> [Your instructions] Only the line containing "order: Artiodactyla" and the lines after it, through the end of the entries, should be output exactly.

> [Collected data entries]
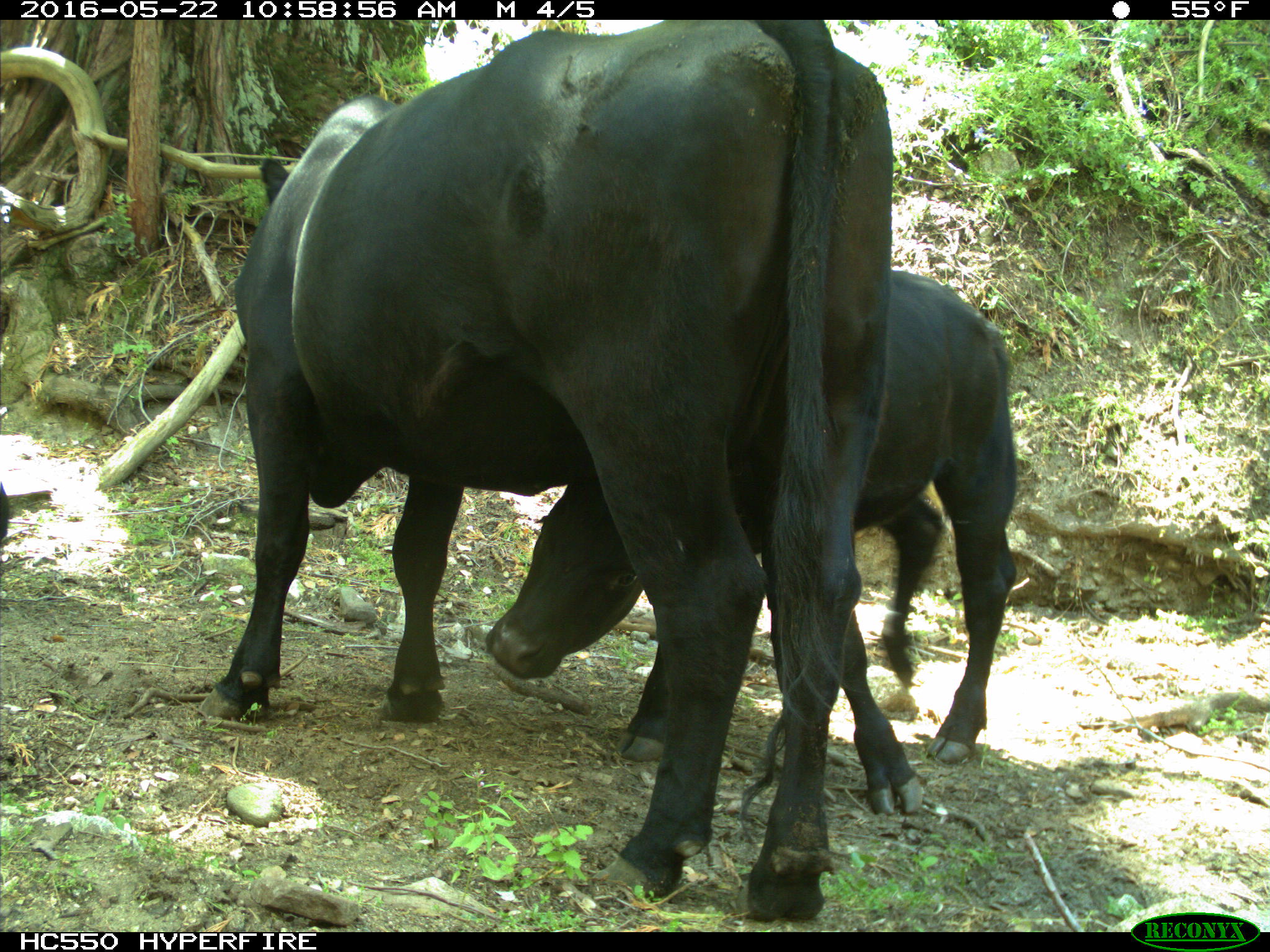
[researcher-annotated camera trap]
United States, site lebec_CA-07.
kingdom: Animalia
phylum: Chordata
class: Mammalia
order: Artiodactyla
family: Bovidae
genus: Bos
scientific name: Bos taurus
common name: domestic cow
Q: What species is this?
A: Bos taurus (domestic cow).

> [Completed task]
order: Artiodactyla
family: Bovidae
genus: Bos
scientific name: Bos taurus
common name: domestic cow
Q: What species is this?
A: Bos taurus (domestic cow).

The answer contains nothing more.